Lately, I’ve been teaching myself iPhone programming. I got myself the book “Beginning iPhone Development” and have been going through it chapter by chapter. I must say, there are some depressing aspects of this book. There’s just a general obvious feeling of rushedness. For one, the indentation is all inconsistent. Sometimes they put braces on new lines, sometimes they don’t, and the differences are for no reason. Other times, they leave unimplemented methods around that just call the superclass methods. Or that just do nothing. (Yeah, I’m whining, but I’m just pretending.) In one place, the text was inconsistent with the code and just plain wrong. But other than those problems, the book is fine. It’s a little out of date — there’s a new version of the book out by now, anyway.
This is my first serious foray into Objective-C. I’ve always viewed it as an ugly, bastard language. And rightfully so. It’s ugly, and it’s bastardly. It’s a lot of fun, too. For example, I’m manually managing memory (and enjoying it). I think the Objective-C style of manual memory management is generally good for the software you design. It forces people to avoid reference cycles, which is good software design in general anyway. Ad-hoc parent pointers and such are (if you ask me) a bad thing. C++ encourages this kind of design too, but sort of in a dickish way.
(Update: I now change my opinion on ad-hoc parent pointers. It’s easy for a parent to pass a closure to help parameterize a child. Is this such a bad thing? I’d say that direct parent pointers could be a sign of bad design, but indirect ones, through closures or other abstractions, are often not.)

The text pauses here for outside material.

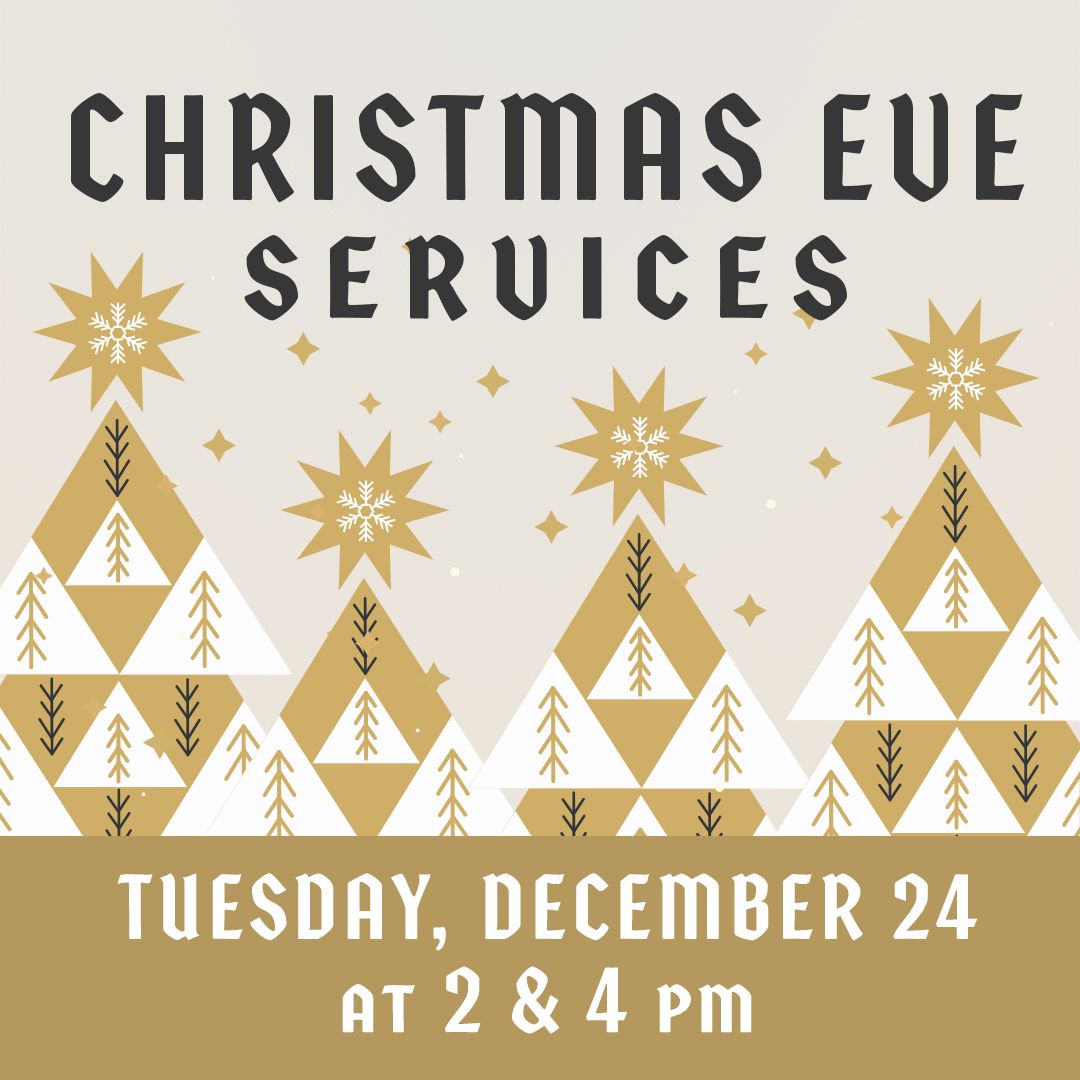 Christmas Eve Services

Also, since Objective-C is so ugly, I don’t find myself worrying about making absurdly perfect, airtight, mathematically beautiful software design. Specifically, it has no generics system. This lets you relax and enjoy the dynamic language, and to do more thinking with your brain, rather than the type system. The nice thing about ugly software is that even if it’s ugly and impure, you can still code your way through the problem. When you try to make software too prim and proper, you can’t just code your way out of the jam — you’ve got to rewrite all these types you’re using and rethread the information through the program. I think the greatest improvement that’s waiting to be unleashed upon purely functional programming is the ability to make programs a bit more editable without having to rethread a whole bunch of stuff. But let’s save that for another post.
I also need to decide what to do with this blog. I suppose I’ll have a policy of making a new post at 5:00 AM Pacific Time. Really, I’m making it the night before, of course. Let’s hope I don’t get the time zones mixed up.
Also, I’ve decided that permalinks will consist only of /p/the-post-title/. And I’ve decided that category links will consist of /c/category-name/. And tag links will consist of /t/tag-name/. Or something like that.